A season in my African soul

Chiwetel Ejiofor as Patrice      Lumumba

Chiwetel Ejiofor as Patrice Lumumba

The feel of participation is immediate: we are sat on plastic and rusted metal chairs in front of colourful 50s round tables. The actors – all black – are already on the stage to welcome the crowds. They are dancing to Congo’s music; giggling; grimacing and waving to the audience that is all the way up; on the balcony. The room is dark and air-conditioned but the vigorous African spirit snugly unwinds you. And the story of Patrice Lumumba, Congo’s first democratically elected leader, begins with a transfer to an African early morning where saleswomen walk up and down the streets with big baskets on the top of their heads. “I have been there”, I think when Chiwetel Ejiofor’s  voice as Patrice Lumumba establishes his powerful presence; from now until he is forcefully silenced by death.

“A Season in the Congo”, a 1966 play by Aimé Césaire, at the Young Vic in London, wraps Africa’s turbulent times in a two-hour musical, theatrical, dancing but above all tremendously human show. Since his election in 1960, and until he was murdered by rebel troops (allegedly with the Western support) in 1961, Patrice Lumumba fought for a post-colonial ideal and a united Africa. The portrayal of his positive personality and dedication to justice makes him vulnerable in our eyes; a child you wish you could forever protect from the world’s atrociousness.

Lumumba’s wife (Joan Iyiola) role, like she has escaped from a Greek tragedy, is to prevent the bad from happening. She is crying over her husband’s political involvement; she is protesting against his naiveness, and she is warning him with dreams and omens. But she is there only for the audience to be warned. Lumumba loves his wife but Africa has been inside his heart long before she has.

The satire is swimmingly applied through an ensemble of man-sized, carnival looking puppets in the role of Western bankers, who are “distributing” Katanga’s region minerals. The comedy is successful when the UN Secretary General – a black actor with a fluorescent blonde wig – repeats himself: “I am neutral”. Not to forget the King’s of Belgium, Badouin II, monologue about how Belgium is generously giving back Congo to its people after having built it at Belgian citizens’ expenses.
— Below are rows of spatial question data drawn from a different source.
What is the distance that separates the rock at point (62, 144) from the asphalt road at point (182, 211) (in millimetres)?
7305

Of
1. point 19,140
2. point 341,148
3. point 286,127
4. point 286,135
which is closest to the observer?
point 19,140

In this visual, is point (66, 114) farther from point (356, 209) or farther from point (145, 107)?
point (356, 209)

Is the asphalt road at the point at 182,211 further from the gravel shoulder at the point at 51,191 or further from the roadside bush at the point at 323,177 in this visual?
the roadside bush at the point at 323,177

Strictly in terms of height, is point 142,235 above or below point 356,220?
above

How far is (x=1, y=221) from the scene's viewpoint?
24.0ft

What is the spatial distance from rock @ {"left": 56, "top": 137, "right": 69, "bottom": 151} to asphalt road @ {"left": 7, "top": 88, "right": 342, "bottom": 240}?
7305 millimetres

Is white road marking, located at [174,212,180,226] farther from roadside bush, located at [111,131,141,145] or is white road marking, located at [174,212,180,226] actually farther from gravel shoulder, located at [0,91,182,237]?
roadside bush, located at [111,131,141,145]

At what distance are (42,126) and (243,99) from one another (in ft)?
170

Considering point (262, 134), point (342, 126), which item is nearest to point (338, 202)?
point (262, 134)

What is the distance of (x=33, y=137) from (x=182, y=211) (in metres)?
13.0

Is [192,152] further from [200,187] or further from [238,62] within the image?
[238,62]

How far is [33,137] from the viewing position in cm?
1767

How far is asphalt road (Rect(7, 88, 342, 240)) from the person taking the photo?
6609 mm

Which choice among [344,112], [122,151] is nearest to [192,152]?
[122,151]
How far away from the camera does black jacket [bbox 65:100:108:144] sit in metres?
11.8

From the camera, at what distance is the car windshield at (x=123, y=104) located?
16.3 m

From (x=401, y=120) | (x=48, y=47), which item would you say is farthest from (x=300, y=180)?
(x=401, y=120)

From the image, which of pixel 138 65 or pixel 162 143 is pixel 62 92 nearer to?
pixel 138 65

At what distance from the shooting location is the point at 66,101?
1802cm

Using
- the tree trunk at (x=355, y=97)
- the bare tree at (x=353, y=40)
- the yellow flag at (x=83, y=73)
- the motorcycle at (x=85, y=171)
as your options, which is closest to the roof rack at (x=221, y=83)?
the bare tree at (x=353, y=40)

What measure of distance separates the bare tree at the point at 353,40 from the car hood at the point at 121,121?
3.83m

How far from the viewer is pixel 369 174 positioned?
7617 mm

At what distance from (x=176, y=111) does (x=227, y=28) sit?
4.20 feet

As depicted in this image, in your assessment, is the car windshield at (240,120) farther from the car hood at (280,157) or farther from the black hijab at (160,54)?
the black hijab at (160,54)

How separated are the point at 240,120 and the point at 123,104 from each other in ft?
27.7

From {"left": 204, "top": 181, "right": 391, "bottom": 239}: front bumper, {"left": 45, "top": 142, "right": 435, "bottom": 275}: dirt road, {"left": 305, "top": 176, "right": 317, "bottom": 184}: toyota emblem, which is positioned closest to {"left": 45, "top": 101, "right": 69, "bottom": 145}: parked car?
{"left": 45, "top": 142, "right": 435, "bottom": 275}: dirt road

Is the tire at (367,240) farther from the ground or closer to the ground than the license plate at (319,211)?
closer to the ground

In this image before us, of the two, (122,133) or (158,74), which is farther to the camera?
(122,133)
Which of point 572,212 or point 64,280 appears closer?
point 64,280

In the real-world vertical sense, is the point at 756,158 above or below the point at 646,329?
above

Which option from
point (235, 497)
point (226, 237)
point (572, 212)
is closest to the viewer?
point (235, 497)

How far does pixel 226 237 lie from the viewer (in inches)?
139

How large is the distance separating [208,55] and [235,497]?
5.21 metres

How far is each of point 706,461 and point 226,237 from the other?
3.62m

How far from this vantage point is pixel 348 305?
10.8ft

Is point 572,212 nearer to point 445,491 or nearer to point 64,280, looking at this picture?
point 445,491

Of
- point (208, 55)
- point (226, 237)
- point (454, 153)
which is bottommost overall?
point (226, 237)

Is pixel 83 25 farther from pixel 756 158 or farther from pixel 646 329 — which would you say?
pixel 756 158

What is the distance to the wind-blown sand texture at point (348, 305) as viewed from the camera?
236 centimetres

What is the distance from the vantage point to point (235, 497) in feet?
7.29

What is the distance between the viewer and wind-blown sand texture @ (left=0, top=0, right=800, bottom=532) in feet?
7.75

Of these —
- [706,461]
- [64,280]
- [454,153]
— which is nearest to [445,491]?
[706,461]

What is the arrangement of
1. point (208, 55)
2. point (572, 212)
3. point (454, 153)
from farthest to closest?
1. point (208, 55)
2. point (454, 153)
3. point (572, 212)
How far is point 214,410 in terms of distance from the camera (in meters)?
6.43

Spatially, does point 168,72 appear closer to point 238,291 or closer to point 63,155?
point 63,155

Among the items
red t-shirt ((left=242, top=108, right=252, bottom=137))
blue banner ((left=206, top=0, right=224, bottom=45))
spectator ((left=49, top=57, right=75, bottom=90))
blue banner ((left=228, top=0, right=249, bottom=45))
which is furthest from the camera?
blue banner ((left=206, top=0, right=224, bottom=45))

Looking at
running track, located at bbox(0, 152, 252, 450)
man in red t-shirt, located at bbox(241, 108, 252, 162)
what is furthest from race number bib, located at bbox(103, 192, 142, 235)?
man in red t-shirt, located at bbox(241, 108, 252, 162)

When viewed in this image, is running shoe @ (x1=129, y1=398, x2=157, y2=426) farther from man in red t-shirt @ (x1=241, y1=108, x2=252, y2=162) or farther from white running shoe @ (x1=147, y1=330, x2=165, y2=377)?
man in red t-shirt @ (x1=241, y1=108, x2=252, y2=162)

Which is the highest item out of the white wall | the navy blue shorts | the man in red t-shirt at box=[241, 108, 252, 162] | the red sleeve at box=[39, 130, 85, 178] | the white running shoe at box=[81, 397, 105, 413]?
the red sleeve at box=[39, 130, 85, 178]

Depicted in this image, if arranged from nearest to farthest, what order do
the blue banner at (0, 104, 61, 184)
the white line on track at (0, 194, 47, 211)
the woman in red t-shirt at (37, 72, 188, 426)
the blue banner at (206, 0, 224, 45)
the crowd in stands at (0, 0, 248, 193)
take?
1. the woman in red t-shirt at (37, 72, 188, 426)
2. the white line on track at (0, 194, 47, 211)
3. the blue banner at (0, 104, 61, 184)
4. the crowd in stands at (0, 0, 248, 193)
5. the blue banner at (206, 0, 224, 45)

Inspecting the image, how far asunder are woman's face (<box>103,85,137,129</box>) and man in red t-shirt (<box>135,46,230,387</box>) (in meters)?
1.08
The intervention of America and the Soviet Union is shown by flags that serve as bodies, and animal skulls for heads that mouth the words of the nations. If all actors are black, guess how we distinguish the Westerners from the Congolese: the Westerners wear long, piggy noses. Very imaginative; very fine art.

An oral narrator couldn’t miss from a story about Africa. Kabongo Tshisensa talks in one of Congo’s languages, and his words are narrated in English by the other actors on stage. He is one of those tribal men whom you recognise as wise. His words are not always clear but you can see the future in his eyes. All the actors have perfectly stylized their speech according to the Congolese affluence.

The movement in the play is vital. Twenty to twenty-five actors were left in the hands of co-director Sidi Larbi Cherkaoui, who choreographed them in a variety of situations: a triumphant crowd, fighters and massacre victims, intimate lovers and at the end assassins of their most loyal man: Patrice Lumumba. The slow motion of his death prolonged our emotions and my tears.